Industrial development in China will continue to accelerate whether U.S. manufacturers embrace growth in the region or resist it. The companies that seek ways to partner with Chinese manufacturers rather than viewing them as competitive threats can position themselves for significant expansion opportunities.
Three executives from major companies, including General Electric Corp. Vice Chairman John Rice, relayed a similar message Nov. 10 during an Ernst & Young Strategic Growth Forum discussion in Palm Desert, Calif. Companies can be successful partnering in China if they're willing to demonstrate they're committed to conducting business in Asia, said former Chrysler and Home Depot CEO Robert Nardelli.
"If you want to be in China, a customer call has to be a car ride, not an airplane across the ocean," said Nardelli, now CEO of Cerberus Operations & Advisory Company LLC. "This is a long-term commitment, and they look for your presence to show your level of commitment."
U.S. companies need to devote some time in China to gain trust from Chinese business partners, said Jeff Joerres, CEO of staffing firm Manpower Inc.
"You have to put in some very long nights. They want to trust you; they want to understand you," Joerres said. ... You have to spend time."
The panelists suggested that it's important to maintain a full-time presence in China by locating a company representative in the region. Two days before the panel discussion, General Electric announced Rice will relocate to Hong Kong to lead the company's global operations.
Rice, 53, currently serves as head of the company's technology and infrastructure division.
Effective Jan. 1, he will be responsible for all non-U.S. markets with an emphasis on high-growth markets such as China, India, the Middle East and Brazil, the company said.
GE expects global markets will account for about 60% of the company's overall sales, CEO Jeff Immelt said following the Rice announcement.
If companies want to remain competitive, the opportunities in China can't be ignored, said Rice during the panel discussion.
"There is nobody who is confused about the fact that China will be the world's largest economy at some point," Rice said. "So yes it's complicated, yes it's hard, it doesn't always play out the way you draw it on the charts, but you have to be there. Who in their right mind in the businesses that we're in are going to opt out of the world's biggest economy? I'm not going to let that happen on my watch."

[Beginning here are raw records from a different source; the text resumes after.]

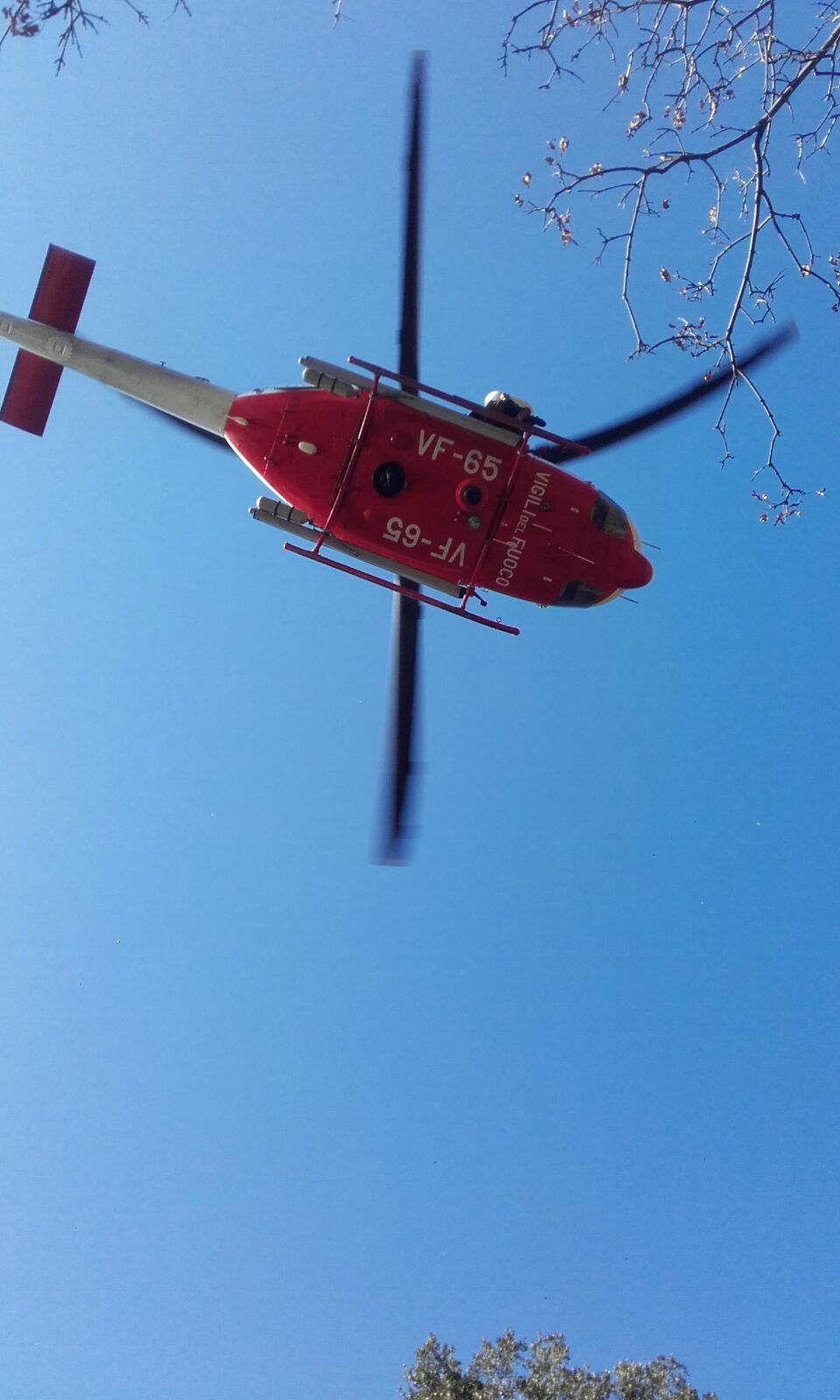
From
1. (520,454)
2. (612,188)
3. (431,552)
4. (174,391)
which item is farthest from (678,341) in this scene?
(174,391)

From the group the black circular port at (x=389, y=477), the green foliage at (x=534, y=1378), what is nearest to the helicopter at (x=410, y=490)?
the black circular port at (x=389, y=477)

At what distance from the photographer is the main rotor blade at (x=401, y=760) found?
7.75 meters

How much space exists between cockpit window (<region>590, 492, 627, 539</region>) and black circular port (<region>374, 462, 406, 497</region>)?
1.73m

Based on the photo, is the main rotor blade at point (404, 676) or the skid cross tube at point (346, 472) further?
the skid cross tube at point (346, 472)

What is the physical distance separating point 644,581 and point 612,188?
11.2 ft

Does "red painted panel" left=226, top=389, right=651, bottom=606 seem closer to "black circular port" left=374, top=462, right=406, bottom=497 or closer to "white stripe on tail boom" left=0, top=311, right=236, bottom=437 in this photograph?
"black circular port" left=374, top=462, right=406, bottom=497

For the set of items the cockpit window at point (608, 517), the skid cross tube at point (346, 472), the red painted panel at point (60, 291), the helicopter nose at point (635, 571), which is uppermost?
the red painted panel at point (60, 291)

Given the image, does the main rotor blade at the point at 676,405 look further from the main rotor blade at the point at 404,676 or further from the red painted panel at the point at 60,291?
the red painted panel at the point at 60,291

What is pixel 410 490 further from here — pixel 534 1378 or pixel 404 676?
pixel 534 1378

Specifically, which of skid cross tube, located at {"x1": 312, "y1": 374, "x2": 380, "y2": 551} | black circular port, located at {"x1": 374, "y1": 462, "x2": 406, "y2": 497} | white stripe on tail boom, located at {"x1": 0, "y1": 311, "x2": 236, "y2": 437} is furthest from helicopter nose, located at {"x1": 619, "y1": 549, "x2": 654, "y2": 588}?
white stripe on tail boom, located at {"x1": 0, "y1": 311, "x2": 236, "y2": 437}

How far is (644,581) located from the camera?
27.6ft

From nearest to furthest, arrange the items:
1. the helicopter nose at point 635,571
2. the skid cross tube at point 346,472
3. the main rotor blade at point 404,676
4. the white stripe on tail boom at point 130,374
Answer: the main rotor blade at point 404,676, the skid cross tube at point 346,472, the white stripe on tail boom at point 130,374, the helicopter nose at point 635,571

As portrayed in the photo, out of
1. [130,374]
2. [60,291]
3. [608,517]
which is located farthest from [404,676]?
[60,291]

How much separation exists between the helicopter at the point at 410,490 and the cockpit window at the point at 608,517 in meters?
0.01
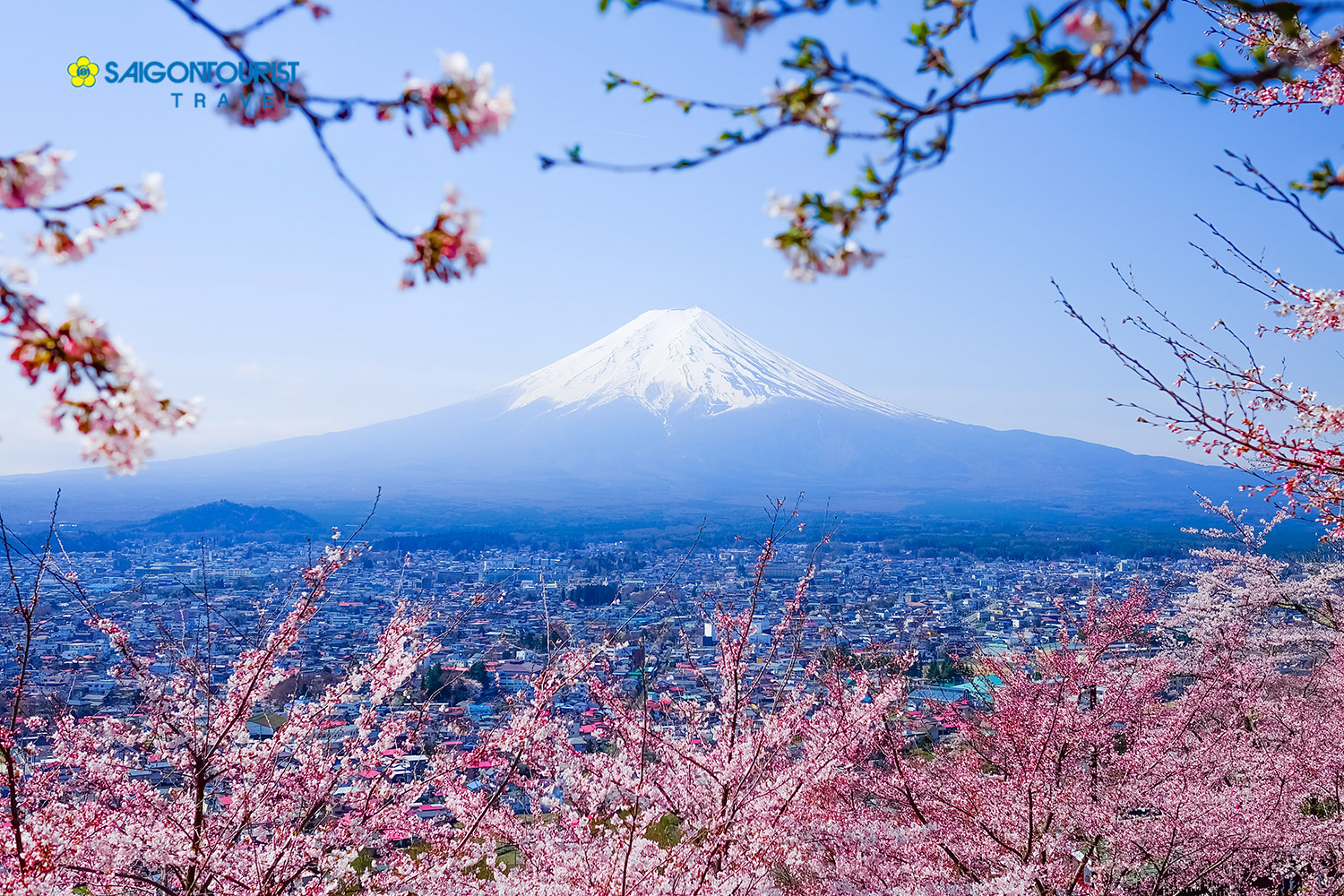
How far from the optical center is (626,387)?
8788cm

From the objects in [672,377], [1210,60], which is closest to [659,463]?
[672,377]

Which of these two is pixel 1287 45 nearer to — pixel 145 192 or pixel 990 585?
pixel 145 192

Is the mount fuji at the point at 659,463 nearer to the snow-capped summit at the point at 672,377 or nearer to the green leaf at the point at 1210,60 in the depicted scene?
the snow-capped summit at the point at 672,377

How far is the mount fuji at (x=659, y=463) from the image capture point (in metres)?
54.3

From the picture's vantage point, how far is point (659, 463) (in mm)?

GE has 24 joint ventures in China, three that were announced the same week as the E&Y event, Rice said. A joint venture in China teaches companies what it's like to be a true partner, said Rice, recalling some struggles GE faced in its initial partnerships in the country.
"Twenty years ago in our company we would be a joint-venture partner with 51%, but we ran it like we had 99.9%, and we weren't a very good partner, and we screwed up a few partnerships," Rice said. "Now, if you go in with a state-owned enterprise and you contribute your commercial avionics business, you better be prepared to create a win-win, or that thing is not going to work."

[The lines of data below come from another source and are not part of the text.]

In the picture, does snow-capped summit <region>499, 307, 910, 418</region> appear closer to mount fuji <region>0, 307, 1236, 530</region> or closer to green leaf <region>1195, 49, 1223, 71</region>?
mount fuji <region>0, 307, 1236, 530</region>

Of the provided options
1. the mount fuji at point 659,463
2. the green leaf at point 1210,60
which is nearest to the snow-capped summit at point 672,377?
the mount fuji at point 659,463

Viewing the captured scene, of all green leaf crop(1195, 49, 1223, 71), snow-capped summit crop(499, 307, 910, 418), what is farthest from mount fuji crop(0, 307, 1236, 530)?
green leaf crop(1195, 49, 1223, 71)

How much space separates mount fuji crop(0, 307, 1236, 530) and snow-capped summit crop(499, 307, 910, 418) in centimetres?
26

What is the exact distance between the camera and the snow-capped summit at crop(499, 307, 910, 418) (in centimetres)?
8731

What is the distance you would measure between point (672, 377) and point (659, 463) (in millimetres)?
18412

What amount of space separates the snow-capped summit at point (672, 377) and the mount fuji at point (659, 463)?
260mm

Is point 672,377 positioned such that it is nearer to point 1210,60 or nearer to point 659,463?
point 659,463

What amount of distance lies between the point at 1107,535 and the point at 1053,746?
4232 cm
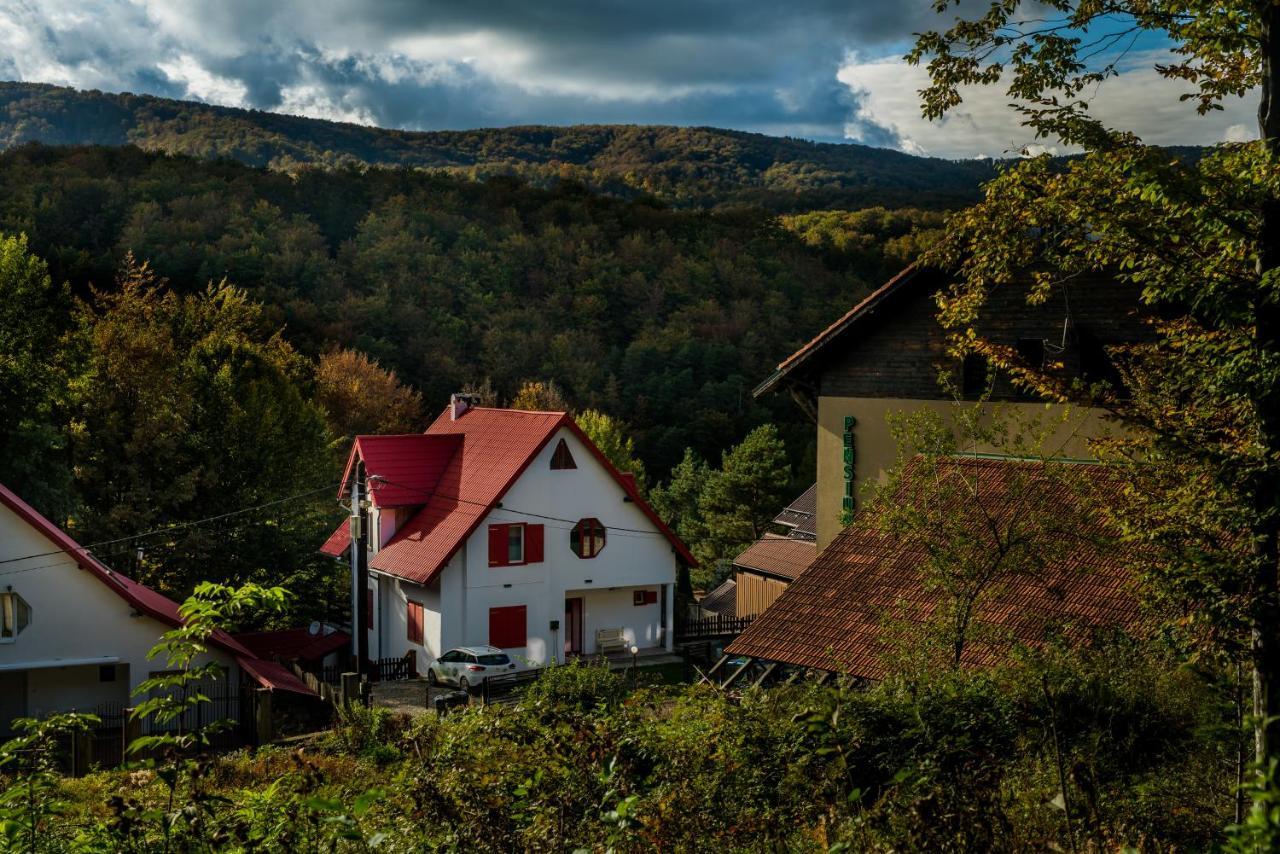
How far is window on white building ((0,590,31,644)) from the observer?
24.5 m

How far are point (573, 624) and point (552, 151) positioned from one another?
132038 mm

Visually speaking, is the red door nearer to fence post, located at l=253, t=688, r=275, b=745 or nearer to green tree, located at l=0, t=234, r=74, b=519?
fence post, located at l=253, t=688, r=275, b=745

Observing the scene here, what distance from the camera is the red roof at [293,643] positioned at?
33.2 m

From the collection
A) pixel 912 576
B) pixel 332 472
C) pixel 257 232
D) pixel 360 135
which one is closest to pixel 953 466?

As for fears regarding the potential loss of intellectual property in China, Rice said the risk is there, but companies stand to lose more by inactivity
"Our experience is that you can protect what you need to protect," Rice said.

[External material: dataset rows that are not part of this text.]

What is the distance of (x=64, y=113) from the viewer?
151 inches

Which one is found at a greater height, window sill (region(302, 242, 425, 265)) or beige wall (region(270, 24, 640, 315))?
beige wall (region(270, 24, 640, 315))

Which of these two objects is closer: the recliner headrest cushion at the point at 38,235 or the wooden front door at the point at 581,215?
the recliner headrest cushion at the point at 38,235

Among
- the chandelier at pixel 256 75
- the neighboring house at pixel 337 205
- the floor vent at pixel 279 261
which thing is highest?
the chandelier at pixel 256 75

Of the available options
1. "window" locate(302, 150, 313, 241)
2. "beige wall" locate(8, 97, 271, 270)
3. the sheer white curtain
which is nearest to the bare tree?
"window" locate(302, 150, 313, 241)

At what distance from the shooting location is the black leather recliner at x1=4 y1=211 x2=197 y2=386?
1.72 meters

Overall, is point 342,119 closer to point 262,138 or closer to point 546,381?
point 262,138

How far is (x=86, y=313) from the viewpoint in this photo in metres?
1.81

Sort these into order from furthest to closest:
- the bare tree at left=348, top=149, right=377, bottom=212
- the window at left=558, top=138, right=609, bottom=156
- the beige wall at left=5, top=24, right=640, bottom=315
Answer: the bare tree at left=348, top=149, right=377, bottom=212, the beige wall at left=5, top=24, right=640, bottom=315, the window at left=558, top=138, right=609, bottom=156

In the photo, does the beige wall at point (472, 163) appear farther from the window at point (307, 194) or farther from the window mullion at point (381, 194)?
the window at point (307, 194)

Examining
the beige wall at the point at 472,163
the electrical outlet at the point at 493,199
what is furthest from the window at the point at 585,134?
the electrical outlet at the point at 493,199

He noted that GE formed a joint venture 10 years ago in China to produce gas turbines and that the company had some concerns regarding intellectual property at the time. But he said the company realized that it was involved in a competitive-bidding process with competitors around the world and that if GE didn't enter the market, someone else would.
"So, are you better off sitting on the sidelines or getting in and trying to control your destiny a little bit?" Rice said. "It's a risk, but it's a risk everywhere."
Nardelli commented that it's important to not "launch and leave." Companies should maintain a presence in China after introducing a product.
"The Chinese will dedicate people, and they will absorb as much as you will allow them to absorb, and if you aren't equally matching that on the other side in the joint venture where you have shared resources and shared technologies, shame on you," Nardelli says.